La pobre mujer estaba muy sofocada.

—Es muy enojoso esto de servir a la gente de letras —decía.

—Sí. Yo he conocido en España a la criada de un novelista que no había cobrado un céntimo en tres años.

—¡Oh! El señor me paga muy bien. Yo no quiero que los periódicos españoles digan que no me paga. Me paga puntualmente, y a mí me gusta servirle porque siempre es mejor servir a un académico que no a un epicier. Ya ve usted, con el nombre que yo me he hecho aquí, no me faltará nunca una buena colocación. Pero, en cambio, ¡cuántos disgustos me proporciona la popularidad! No. No se puede servir a la gente de letras. ¿Conoce usted al criado de monsieur Tristán Bernard?

—No, señora.

—Pues el otro día, el criado de monsieur Tristán Bernard dejó la casa, y le pidió un certificado a su amo. ¿Y sabe usted lo que le puso en el certificado monsieur Tristán Bernard?

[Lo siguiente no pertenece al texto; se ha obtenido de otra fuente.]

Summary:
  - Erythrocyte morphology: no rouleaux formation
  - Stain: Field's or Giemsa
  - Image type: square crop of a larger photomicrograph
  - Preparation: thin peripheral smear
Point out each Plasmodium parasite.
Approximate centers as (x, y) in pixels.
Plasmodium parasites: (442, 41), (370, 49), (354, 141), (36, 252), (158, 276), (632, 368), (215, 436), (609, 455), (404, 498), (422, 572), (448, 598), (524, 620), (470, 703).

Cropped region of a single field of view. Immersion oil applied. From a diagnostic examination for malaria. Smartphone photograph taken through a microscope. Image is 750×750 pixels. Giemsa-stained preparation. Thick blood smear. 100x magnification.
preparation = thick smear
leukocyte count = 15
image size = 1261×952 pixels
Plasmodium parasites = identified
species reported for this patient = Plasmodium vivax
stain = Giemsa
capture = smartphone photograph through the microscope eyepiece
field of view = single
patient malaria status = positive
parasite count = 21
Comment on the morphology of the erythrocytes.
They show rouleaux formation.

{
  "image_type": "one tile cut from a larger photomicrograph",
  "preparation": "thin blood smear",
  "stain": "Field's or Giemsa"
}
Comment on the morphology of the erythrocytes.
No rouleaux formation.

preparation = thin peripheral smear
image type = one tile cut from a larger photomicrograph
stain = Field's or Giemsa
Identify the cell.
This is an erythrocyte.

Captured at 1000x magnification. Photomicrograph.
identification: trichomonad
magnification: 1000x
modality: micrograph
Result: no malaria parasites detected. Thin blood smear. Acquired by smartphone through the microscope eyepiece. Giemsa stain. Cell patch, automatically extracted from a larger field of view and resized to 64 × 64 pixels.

Pues puso: «Yo certifico que el llamado Juan, mientras ha estado en mi casa, me ha hecho menos servicios de los que me ha roto». Todo porque un día Juan le rompió un servicio de té. Bien es verdad que monsieur Tristán Bernard no es un hombre serio.

—¿Y monsieur France?

—¡Oh! ¡Monsieur France! Si se guiara por mí, no haría muchas cosas de las que hace. Los días que hay reunión en la Academia, yo le cepillo la levita y la chistera, y se lo llevo todo a su cuarto. «¡Que hoy es día de sesión —le digo—; a ver si se anima a ir!». Y no va nunca. Yo pienso que el señor debía asistir a las reuniones de la Academia, y monsieur Jules Lemaitre piensa como yo. En cambio, se va a los mítines, con todos esos anarquistas de la Guerre Sociale. ¡Un hombre que tiene una posición como la suya!… ¿Y hace dos años? ¿Quiere usted creer que monsieur France, todo un señor académico, como monsieur France, se subió en un aeroplano? ¿Le parece a usted serio? ¡A su edad!… Lo mismo que eso de los banquetes rabelesianos. Ya sabe usted que el señor va a todos los banquetes de los amigos de Rabelais. Yo no conozco a monsieur Rabelais; pero he oído decir que en esos banquetes se come con exceso, y el señor está muy delicado del estómago.

—Pues yo había venido —le digo a la buena mujer— para hablar con monsieur France acerca de los ómnibus. Yo he conocido a monsieur France en el ómnibus «Odeón Clichy».

—También eso de los ómnibus es una manía. Un señor que dispone de un automóvil magnífico. Monsieur Lemaitre, que es realista, está muy contento cada vez que el señor le saca a pasear en automóvil. A mí me parece muy bien que hayan suprimido las imperiales de los ómnibus. Con eso el señor no volverá a subirse a ellas. Ya no es un chico, y algún día se podría caer.

He aquí la opinión que me han dado en casa de Anatole France acerca de los ómnibus. Yo he ido allí a buscar una opinión sobre los ómnibus, y como Anatole France no estaba, me la dio su criada. La criada de Anatole France, por otro lado, es perfectamente conocida en los medios literarios de París, y en el mundo tiene mucha más importancia ser criada de Anatole France que ser español. Es decir, que a un lector de Berlín, de Londres o de Nueva York no le extrañará ver en su periódico este título: «Lo que dice la criada de Anatole France», mientras que le extrañaría mucho ver este otro: «Lo que piensa Octavio Picón».